Some limitations should be noted in this analysis. First, the number of patients included in the CARE Study was small and may not have been large enough to identify differences in exposure versus response. Second, we classified plazomicin, tigecycline, and meropenem pharmacodynamic exposure based on the baseline MIC for each individual drug. Therefore, no considerations for additive or synergistic interactions were made. It is possible that despite not achieving their individual drug pharmacodynamic thresholds, the addition of plazomicin to tigecycline or meropenem may lower the MIC or the pharmacodynamic threshold into an acceptable range for the aggressive dosing regimens to achieve target attainment. For instance, plazomicin has demonstrated in vitro synergy in combination with meropenem against some CRE; combinations with tigecycline typically show additivity/indifference [28, 29]. However, the meropenem and tigecycline MIC when combined with plazomicin has yet to be described. While this consideration limits the ability to draw conclusions on plazomicin monotherapy, it remains suggestive that inclusion of plazomicin in the treatment regimen was essential for the observed efficacy. Finally, three included patients (one tigecycline and two meropenem) did not have original concentration data available for the pharmacokinetic analysis, and model fitting for one additional meropenem patient was not optimal. As a result, covariate-based models were applied to estimate pharmacokinetic parameter estimates for these four patients. This was done so as to include as many patients as possible among this small dataset. We do not believe having the actual pharmacokinetic parameter estimates for the two meropenem patients would have altered the conclusions given the high meropenem MICs of the baseline CRE. Notably, the estimated tigecycline patient was among one of the patients who did not achieve their pharmacodynamic exposure. This patient received a 100-mg loading dose followed by 50 mg q12 h (i.e., standard dosing) and was infected with a K. pneumoniae with a tigecycline MIC of 2 mg/L. Obtaining optimal pharmacodynamic exposure at this MIC is challenging with standard tigecycline dosing regimens [21].

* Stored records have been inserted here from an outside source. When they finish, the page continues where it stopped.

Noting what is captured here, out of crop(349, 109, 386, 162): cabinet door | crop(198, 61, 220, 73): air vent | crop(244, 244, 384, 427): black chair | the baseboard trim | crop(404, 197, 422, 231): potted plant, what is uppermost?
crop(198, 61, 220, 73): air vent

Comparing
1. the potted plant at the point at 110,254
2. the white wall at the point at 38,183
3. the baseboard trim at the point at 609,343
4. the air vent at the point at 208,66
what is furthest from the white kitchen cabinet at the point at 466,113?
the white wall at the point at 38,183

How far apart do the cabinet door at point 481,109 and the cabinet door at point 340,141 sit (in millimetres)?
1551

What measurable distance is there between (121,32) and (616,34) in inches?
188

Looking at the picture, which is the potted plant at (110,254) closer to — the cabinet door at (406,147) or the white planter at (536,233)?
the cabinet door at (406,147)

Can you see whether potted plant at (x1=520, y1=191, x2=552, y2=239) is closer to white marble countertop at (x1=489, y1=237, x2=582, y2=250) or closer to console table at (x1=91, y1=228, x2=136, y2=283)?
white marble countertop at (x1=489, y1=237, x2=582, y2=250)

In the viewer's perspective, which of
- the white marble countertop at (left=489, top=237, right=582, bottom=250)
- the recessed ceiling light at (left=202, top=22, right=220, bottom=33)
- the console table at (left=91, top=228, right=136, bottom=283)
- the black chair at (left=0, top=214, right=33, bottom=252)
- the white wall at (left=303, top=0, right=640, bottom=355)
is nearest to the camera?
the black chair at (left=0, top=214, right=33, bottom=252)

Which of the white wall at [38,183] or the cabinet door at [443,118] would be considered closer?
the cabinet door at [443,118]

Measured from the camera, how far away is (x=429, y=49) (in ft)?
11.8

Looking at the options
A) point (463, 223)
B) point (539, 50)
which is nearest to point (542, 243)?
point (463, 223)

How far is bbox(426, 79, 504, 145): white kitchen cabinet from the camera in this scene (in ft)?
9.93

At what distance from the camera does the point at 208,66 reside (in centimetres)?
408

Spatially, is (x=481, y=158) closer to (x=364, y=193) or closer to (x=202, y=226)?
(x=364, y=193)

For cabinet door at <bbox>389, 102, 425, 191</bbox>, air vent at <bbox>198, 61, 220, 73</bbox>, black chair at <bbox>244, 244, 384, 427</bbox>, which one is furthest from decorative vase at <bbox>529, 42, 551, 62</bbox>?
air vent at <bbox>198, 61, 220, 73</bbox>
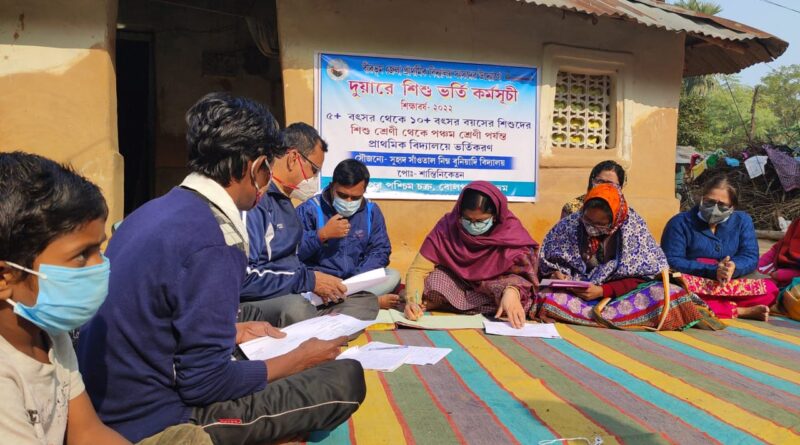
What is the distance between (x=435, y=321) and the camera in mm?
3873

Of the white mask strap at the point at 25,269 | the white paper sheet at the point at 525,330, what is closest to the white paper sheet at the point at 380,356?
the white paper sheet at the point at 525,330

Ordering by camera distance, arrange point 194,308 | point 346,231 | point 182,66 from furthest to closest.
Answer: point 182,66, point 346,231, point 194,308

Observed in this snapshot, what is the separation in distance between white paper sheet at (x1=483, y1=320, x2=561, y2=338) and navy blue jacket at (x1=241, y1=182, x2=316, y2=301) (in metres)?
1.12

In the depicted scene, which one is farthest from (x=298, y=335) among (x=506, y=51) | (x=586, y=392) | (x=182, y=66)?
(x=182, y=66)

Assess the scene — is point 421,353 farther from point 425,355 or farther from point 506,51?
point 506,51

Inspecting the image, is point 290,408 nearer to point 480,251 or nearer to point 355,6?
point 480,251

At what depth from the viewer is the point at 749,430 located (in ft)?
7.12

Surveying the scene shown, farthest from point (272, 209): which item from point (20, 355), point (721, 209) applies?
point (721, 209)

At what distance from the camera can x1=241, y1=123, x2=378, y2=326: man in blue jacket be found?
3131mm

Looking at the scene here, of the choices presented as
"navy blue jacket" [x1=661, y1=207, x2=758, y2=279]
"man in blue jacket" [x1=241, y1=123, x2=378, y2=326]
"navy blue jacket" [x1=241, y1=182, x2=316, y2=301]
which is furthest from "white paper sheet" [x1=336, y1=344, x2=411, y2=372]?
"navy blue jacket" [x1=661, y1=207, x2=758, y2=279]

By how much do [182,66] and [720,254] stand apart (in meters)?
5.68

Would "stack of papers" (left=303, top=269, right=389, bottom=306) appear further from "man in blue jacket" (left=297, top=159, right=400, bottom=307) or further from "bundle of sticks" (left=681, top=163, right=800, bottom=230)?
"bundle of sticks" (left=681, top=163, right=800, bottom=230)

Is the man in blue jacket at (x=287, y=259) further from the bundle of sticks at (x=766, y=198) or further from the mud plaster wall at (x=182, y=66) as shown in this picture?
the bundle of sticks at (x=766, y=198)

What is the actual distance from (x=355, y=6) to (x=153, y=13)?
277 centimetres
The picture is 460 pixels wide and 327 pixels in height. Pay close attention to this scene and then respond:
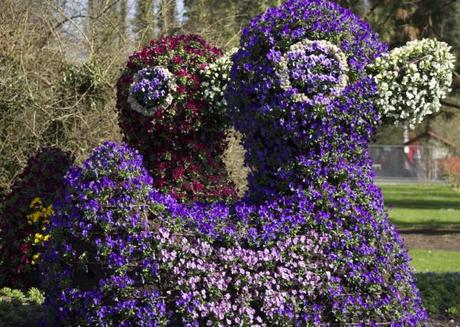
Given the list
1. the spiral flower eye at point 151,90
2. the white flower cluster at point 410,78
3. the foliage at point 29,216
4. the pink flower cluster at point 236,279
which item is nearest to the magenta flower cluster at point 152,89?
the spiral flower eye at point 151,90

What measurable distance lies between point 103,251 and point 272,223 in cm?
97

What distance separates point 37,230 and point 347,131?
12.5ft

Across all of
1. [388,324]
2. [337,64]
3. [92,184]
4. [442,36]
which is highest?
[442,36]

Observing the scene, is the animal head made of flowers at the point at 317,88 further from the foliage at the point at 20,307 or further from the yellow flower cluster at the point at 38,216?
the yellow flower cluster at the point at 38,216

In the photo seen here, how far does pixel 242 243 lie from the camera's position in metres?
4.24

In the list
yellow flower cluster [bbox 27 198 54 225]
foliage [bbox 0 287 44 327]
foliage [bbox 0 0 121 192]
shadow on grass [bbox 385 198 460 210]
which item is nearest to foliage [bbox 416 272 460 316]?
foliage [bbox 0 287 44 327]

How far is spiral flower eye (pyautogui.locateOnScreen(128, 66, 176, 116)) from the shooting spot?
630cm

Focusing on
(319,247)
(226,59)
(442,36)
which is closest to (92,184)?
(319,247)

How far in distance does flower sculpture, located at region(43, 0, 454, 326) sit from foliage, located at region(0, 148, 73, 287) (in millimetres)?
2882

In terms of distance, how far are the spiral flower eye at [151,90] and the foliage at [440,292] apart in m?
3.00

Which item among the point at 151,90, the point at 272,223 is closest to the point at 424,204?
the point at 151,90

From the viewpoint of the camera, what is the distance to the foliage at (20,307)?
5.66 m

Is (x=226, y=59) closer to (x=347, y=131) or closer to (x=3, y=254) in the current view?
(x=347, y=131)

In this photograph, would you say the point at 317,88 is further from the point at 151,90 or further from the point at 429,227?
the point at 429,227
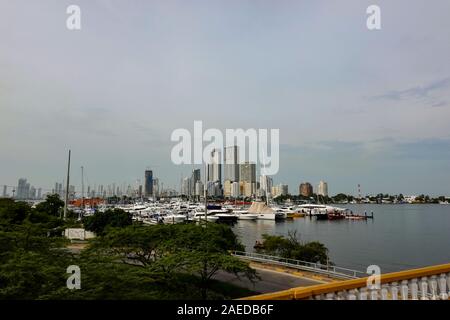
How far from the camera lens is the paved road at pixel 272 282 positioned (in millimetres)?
18359

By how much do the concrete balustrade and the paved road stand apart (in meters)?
11.5

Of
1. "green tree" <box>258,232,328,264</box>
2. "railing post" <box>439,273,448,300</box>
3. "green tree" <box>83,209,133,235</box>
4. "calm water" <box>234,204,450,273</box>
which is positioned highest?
"railing post" <box>439,273,448,300</box>

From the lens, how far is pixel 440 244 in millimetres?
50594

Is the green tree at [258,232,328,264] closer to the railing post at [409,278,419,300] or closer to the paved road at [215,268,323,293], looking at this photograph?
the paved road at [215,268,323,293]

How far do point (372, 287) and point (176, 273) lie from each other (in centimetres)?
1204

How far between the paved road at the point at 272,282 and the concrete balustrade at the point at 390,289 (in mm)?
11523

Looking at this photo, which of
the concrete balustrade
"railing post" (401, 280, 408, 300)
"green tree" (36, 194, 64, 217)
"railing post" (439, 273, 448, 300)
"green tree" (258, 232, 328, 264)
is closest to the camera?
the concrete balustrade

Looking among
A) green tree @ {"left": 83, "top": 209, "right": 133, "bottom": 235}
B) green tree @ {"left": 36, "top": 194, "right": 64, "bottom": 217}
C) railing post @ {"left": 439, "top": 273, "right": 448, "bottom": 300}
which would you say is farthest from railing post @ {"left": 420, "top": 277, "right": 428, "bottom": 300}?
green tree @ {"left": 36, "top": 194, "right": 64, "bottom": 217}

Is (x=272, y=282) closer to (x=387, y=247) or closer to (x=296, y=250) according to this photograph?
(x=296, y=250)

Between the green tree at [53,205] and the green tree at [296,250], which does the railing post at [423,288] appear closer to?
the green tree at [296,250]

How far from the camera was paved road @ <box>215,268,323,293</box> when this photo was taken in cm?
1836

In summary, we observed pharmacodynamic exposures to be suboptimal for tigecycline and meropenem in 40% of patients who participated in the CARE Study, while plazomicin achieved its threshold in all 15 patients. Microbiological response and clinical efficacy were observed in 100% (6/6) and 83.3% (5/6) of patients with low threshold attainment by tigecycline and meropenem dosing regimens, respectively. Provided plazomicin achieved its requisite pharmacodynamic exposure, optimization of tigecycline and meropenem therapy was not required for the combination to achieve microbiological response and clinical efficacy against serious CRE infections in the CARE study.